# -



## solvency7 (Jun 15, 2013)

well....damn
three weeks ago after posting on here regardless,my wife kicked me out the house.
Obviously i was less than pleased,we have argued etc, back and forth,she hates me for a number of reasons.

Now three weeks in,she is sending pictures of herself to some randomer who thought it was a good idea to text me this!

Can i just say,personally i get people get sexually frustrated but damn three weeks in after destroying my 3 childrens lives and mine..

im not taking a high ground but theres a limit to how much i will stand


this post seems pretty basic like i dont care but trust me its been the worst three weeks of my life


----------



## FormerSelf (Apr 21, 2013)

Sorry that you just hit by a grenade. Do what you can to limit your exposure to stress and drama while you get over the shock and try to function again.
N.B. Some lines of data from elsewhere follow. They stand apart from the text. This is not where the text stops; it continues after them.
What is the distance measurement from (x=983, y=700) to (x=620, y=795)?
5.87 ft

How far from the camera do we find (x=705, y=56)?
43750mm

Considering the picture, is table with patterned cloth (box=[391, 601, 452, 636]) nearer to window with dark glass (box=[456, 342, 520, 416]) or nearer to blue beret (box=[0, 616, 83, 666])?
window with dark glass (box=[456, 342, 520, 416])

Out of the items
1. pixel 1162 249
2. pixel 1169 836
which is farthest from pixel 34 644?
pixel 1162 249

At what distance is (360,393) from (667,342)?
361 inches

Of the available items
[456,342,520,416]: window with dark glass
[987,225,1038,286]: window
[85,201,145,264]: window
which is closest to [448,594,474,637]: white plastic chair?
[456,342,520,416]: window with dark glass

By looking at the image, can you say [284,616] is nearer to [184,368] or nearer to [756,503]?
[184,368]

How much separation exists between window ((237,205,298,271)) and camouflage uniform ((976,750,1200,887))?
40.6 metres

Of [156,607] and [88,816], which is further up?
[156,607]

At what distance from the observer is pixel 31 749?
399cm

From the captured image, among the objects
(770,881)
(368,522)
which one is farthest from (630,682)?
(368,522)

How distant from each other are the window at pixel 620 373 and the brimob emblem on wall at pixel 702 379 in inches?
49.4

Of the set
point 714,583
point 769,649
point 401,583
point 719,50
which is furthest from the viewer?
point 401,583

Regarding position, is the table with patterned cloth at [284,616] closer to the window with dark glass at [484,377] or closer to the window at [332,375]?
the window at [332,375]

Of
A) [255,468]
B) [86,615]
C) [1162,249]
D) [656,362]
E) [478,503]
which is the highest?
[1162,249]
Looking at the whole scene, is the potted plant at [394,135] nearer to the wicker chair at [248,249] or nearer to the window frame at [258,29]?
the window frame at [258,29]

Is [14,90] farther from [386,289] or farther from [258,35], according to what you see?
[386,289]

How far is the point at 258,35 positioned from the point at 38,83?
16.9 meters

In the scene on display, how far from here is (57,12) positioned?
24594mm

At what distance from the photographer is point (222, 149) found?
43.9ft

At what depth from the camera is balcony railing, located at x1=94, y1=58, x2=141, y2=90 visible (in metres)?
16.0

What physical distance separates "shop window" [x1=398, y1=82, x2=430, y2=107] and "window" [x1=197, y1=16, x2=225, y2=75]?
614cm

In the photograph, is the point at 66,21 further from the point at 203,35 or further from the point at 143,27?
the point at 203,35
One day at a time.


----------



## EleGirl (Dec 3, 2011)

solvency7 said:


> well....damn
> three weeks ago after posting on here regardless,my wife kicked me out the house.
> Obviously i was less than pleased,we have argued etc, back and forth,she hates me for a number of reasons.
> 
> ...


I'm sorry for what you are going through. It sucks.

Could you please explain what the part I bolded above means? You say that some guy who she has been sending pics to sent that to you? How did she destroy his life and his kid's life?


----------